• _Texto de estudio_:
______________________________

Por entonces nada me obsesionaba como eso: lamentaba profunda y exageradamente no tener ningún tipo de destreza para jugar a la pelota. Cambiaría todas mis habilidades por hacer un gol de tiro libre.
Después vino la erosión. Pasó el tiempo, y con muchísimas más canas que pelos oscuros, deduje cuál era el patrón que conectaba todo. Hay algo —puede que sea un componente de mi raíz argentina, mezcla de inmigrantes pobres—, que me hace desear la prosperidad cuando parece lejana, inalcanzable. El plato caliente detrás de la vidriera, la gloria del vecino, el festejo del otro. Todo eso funciona como la zanahoria de mi búsqueda. Pero después, cuando el confort y los logros se vuelven habituales, cuando dejo de preguntarme si llegaré a pagar las cuentas, si tendré para comer, si me queda algún peso en alguna caja de ahorros, me vuelvo un burgués como cualquiera y lo tomo con un escenario dado.

______________________________

• _Material extraído_:
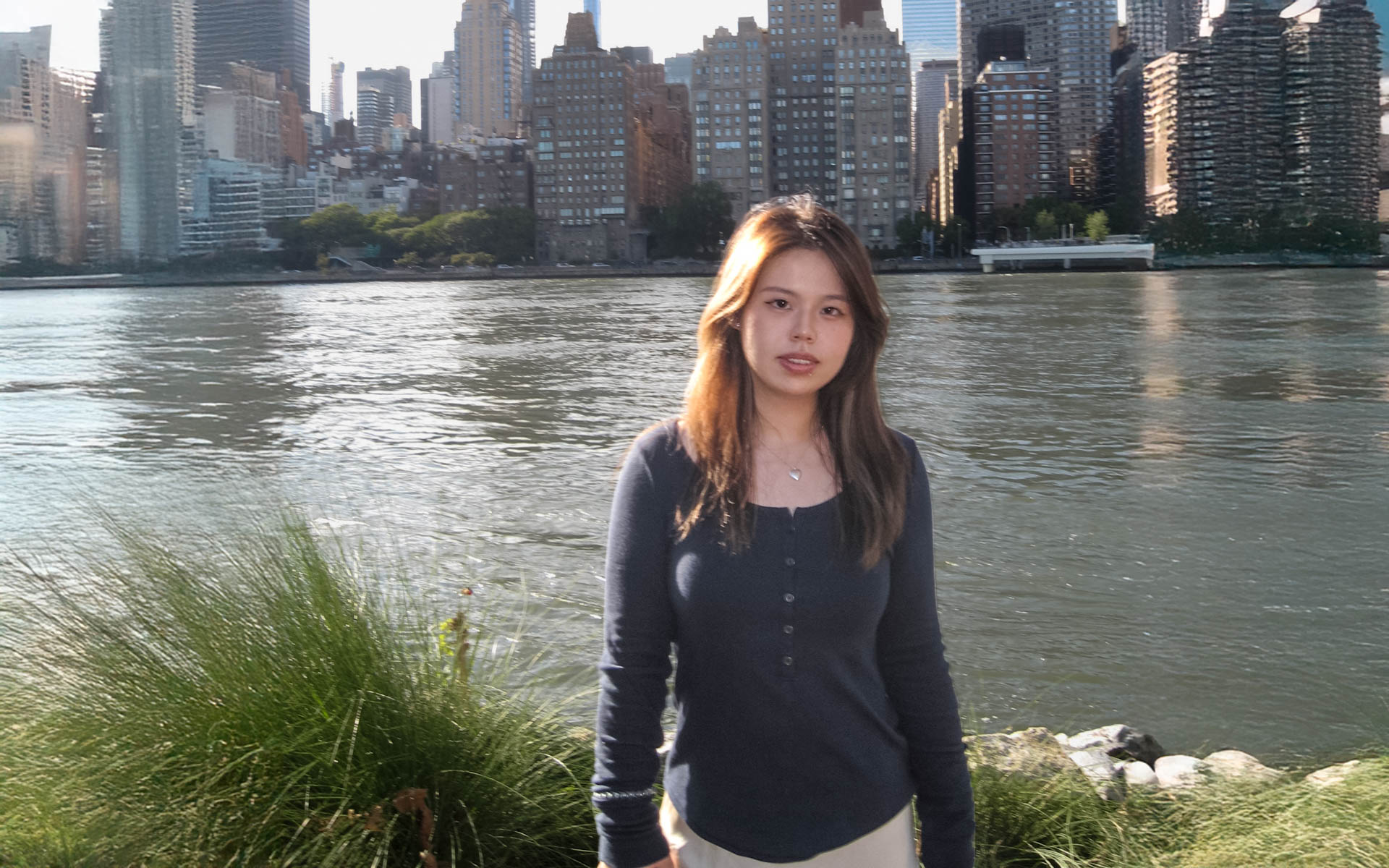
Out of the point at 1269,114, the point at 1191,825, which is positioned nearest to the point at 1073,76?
the point at 1269,114

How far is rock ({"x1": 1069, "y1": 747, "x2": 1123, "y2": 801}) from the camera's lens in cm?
356

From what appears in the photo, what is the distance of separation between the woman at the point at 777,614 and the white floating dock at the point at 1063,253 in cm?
10186

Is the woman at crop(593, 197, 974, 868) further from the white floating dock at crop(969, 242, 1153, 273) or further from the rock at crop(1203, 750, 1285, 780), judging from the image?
the white floating dock at crop(969, 242, 1153, 273)

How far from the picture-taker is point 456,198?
150 metres

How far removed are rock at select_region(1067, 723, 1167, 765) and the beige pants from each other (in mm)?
2971

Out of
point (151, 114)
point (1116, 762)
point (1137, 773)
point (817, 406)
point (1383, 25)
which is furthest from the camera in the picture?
point (151, 114)

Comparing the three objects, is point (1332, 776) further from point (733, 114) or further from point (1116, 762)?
point (733, 114)

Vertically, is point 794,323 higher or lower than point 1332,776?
higher

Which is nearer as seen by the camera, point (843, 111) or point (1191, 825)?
point (1191, 825)

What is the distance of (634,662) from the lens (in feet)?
5.73

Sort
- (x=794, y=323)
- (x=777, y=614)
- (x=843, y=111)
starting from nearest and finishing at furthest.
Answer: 1. (x=777, y=614)
2. (x=794, y=323)
3. (x=843, y=111)

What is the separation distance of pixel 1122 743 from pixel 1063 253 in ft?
331

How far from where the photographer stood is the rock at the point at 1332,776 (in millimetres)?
3248

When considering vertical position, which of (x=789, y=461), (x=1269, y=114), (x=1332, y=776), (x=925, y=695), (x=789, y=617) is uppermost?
(x=1269, y=114)
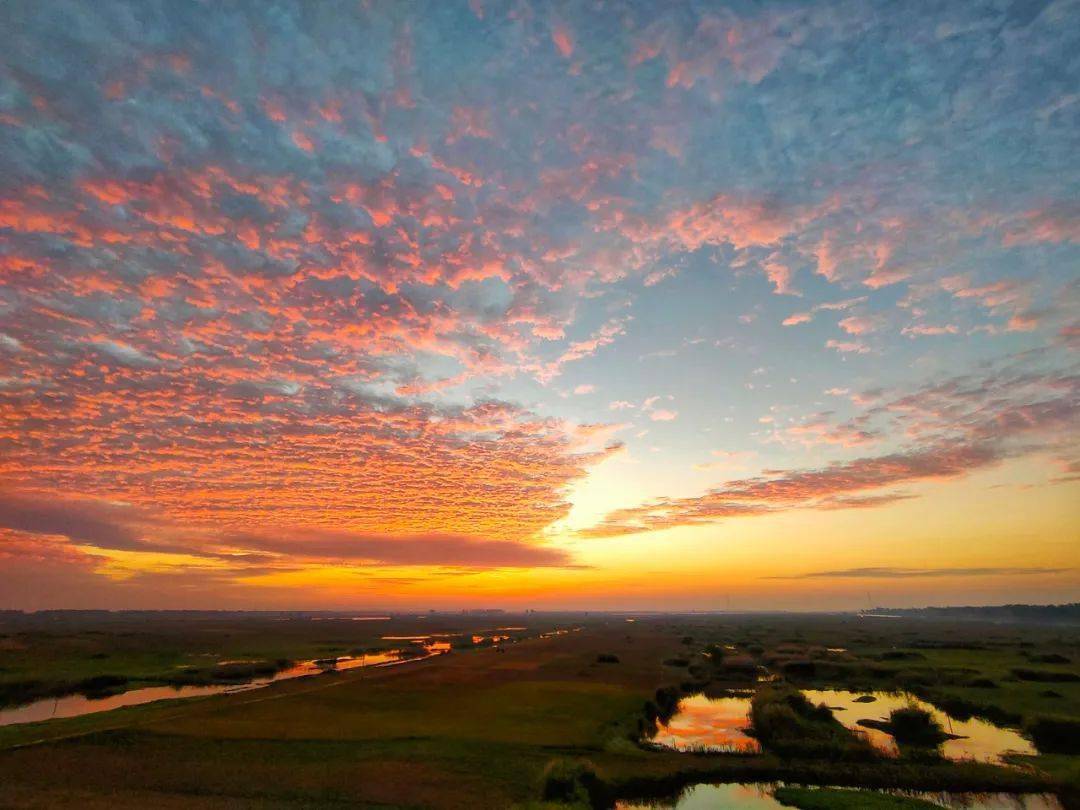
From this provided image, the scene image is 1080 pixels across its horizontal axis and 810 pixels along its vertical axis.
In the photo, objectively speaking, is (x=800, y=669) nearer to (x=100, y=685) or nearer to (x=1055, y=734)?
(x=1055, y=734)

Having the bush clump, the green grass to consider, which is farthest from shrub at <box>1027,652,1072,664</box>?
the green grass

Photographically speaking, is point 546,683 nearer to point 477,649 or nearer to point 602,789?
point 602,789

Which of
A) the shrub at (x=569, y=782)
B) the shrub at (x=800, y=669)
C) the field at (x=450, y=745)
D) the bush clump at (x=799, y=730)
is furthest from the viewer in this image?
the shrub at (x=800, y=669)

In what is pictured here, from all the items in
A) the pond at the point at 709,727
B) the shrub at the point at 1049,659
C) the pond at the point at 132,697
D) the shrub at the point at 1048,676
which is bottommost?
the shrub at the point at 1049,659

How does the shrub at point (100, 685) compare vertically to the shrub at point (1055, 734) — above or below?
above

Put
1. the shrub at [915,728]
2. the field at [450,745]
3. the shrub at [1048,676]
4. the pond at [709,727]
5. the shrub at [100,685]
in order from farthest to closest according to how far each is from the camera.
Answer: the shrub at [1048,676], the shrub at [100,685], the shrub at [915,728], the pond at [709,727], the field at [450,745]

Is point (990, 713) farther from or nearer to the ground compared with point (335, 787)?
nearer to the ground

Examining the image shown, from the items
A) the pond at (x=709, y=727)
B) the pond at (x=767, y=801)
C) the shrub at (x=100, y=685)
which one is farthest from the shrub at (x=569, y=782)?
→ the shrub at (x=100, y=685)

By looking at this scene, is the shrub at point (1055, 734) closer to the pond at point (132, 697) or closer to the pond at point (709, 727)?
the pond at point (709, 727)

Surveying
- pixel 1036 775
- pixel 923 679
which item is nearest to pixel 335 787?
pixel 1036 775
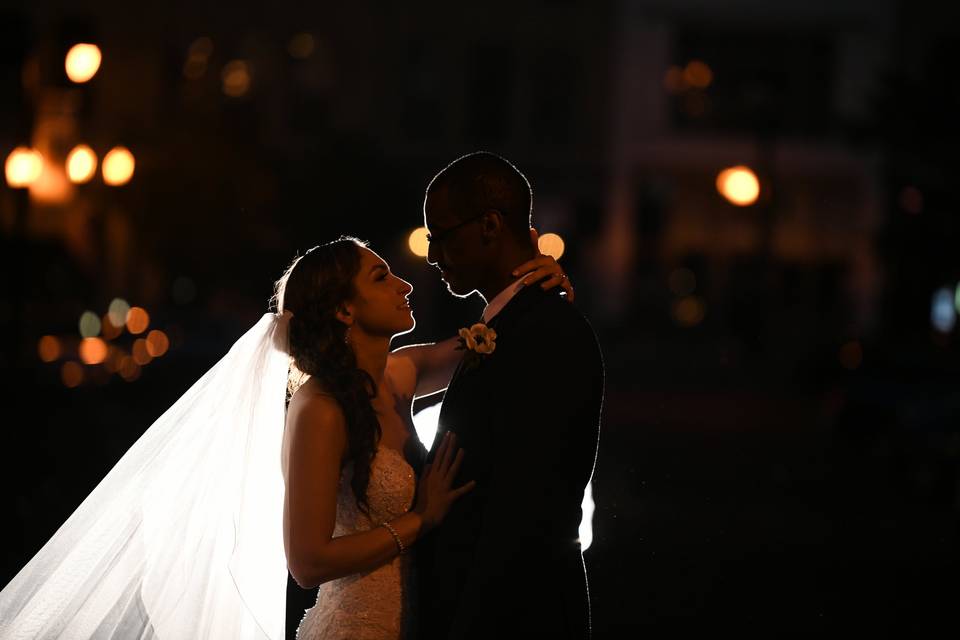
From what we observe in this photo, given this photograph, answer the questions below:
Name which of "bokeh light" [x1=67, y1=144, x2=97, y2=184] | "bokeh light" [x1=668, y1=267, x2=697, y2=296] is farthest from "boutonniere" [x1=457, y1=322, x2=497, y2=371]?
"bokeh light" [x1=668, y1=267, x2=697, y2=296]

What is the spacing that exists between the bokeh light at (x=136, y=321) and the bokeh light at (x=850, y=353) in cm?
1183

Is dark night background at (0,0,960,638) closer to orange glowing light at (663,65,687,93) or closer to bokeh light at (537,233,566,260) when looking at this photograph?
orange glowing light at (663,65,687,93)

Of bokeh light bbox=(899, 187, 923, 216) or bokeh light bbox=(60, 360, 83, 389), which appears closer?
bokeh light bbox=(60, 360, 83, 389)

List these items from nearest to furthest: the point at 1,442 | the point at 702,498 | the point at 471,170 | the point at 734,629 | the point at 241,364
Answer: the point at 471,170 → the point at 241,364 → the point at 734,629 → the point at 702,498 → the point at 1,442

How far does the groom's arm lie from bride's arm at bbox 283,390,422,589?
0.47 metres

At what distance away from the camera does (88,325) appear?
20.3 meters

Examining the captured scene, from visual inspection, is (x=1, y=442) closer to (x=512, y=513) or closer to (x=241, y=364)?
(x=241, y=364)

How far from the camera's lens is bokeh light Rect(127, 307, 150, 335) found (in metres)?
22.8

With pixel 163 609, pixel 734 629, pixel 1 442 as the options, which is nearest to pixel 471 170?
pixel 163 609

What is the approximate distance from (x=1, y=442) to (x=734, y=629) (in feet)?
31.8

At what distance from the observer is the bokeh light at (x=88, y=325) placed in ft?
66.2

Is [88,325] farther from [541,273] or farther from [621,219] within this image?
[621,219]

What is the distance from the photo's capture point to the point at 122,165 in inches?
617

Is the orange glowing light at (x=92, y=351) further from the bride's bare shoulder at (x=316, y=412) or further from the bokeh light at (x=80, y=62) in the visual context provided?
the bride's bare shoulder at (x=316, y=412)
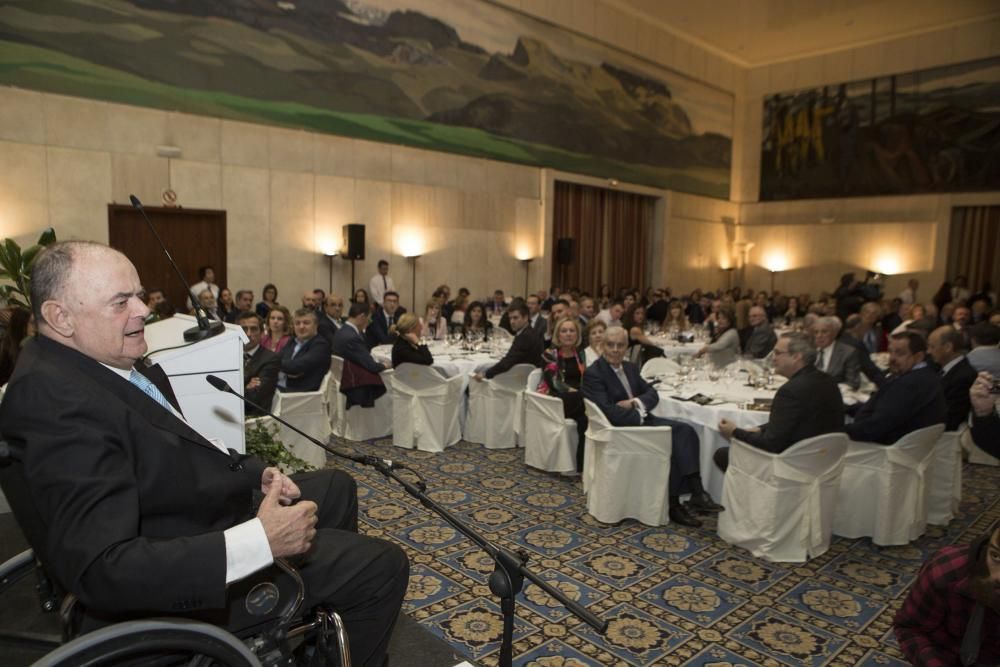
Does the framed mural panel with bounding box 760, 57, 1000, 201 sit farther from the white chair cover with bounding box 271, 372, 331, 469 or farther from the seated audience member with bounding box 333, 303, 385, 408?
the white chair cover with bounding box 271, 372, 331, 469

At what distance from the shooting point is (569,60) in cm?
1549

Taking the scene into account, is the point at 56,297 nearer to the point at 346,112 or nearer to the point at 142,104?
the point at 142,104

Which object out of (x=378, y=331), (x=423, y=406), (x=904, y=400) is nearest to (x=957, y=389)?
(x=904, y=400)

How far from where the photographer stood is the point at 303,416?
540 cm

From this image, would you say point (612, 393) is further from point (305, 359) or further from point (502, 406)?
point (305, 359)

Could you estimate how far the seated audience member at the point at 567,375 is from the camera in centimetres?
536

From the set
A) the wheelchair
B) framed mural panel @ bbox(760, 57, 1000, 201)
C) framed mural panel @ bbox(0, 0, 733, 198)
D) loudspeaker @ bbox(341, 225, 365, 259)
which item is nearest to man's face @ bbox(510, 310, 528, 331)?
loudspeaker @ bbox(341, 225, 365, 259)

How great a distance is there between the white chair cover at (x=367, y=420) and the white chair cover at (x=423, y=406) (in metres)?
0.35

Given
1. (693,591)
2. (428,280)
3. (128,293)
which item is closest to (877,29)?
Result: (428,280)

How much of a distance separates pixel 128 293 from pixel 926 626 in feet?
8.08

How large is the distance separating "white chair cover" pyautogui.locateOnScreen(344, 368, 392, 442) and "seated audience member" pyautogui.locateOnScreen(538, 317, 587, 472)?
1854mm

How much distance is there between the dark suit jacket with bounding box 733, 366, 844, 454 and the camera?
3.79 metres

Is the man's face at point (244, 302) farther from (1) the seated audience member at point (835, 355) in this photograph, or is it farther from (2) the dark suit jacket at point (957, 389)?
(2) the dark suit jacket at point (957, 389)

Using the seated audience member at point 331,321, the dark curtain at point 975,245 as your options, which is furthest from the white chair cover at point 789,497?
the dark curtain at point 975,245
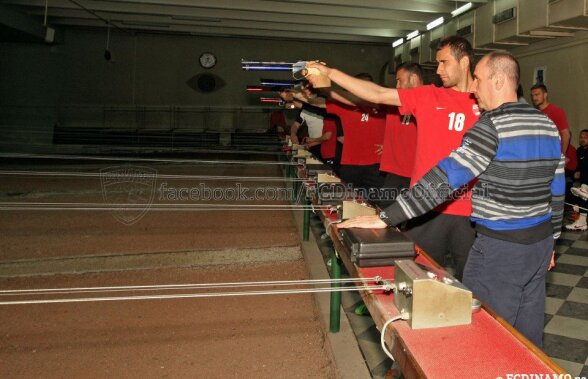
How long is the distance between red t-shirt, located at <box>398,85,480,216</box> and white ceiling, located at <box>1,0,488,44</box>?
5861mm

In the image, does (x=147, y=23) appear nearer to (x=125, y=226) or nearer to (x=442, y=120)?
(x=125, y=226)

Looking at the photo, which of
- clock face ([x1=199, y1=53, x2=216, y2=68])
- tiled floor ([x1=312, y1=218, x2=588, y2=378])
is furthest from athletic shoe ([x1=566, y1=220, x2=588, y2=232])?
clock face ([x1=199, y1=53, x2=216, y2=68])

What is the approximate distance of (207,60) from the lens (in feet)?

______________________________

• _Requisitos de la tarea_: Prolonga el texto sobre el deseo de prosperidad a partir de su última oración. No hace falta usar el material.

• _Resultado del ejercicio_:
Con el fútbol me pasó lo mismo. Tenía diecisiete años, y mi equipo empezó a ganar todo lo que jugaba. Sin darme cuenta, como el pez que se aclimata dentro de una bolsa en la pecera hasta alcanzar la temperatura justa, hubo un momento en que pasé de mirar nuestros partidos con miedo a ser testigo de una seguridad exagerada. Nunca perdíamos y, si ocurría, era una excepción. Entonces me empecé a desencantar. Sin falta no hay desafío.
Con la selección me ocurre algo parecido. El éxito fue algo dado para mí: nací algunos años después del primer campeonato del mundo, soy contemporáneo de todas las gambetas de Maradona en México, sufrí con Codesal —primero— y con Brehme —después— en Italia 90. Pero me repuse rápidamente con Basile y su equipo cuando ganamos la copa en 1991 y 1993. Era eso: jugaba Argentina y yo sabía que, si no salíamos primeros, saldríamos segundos. Pero no mucho más. Fue algo dado para mi generación.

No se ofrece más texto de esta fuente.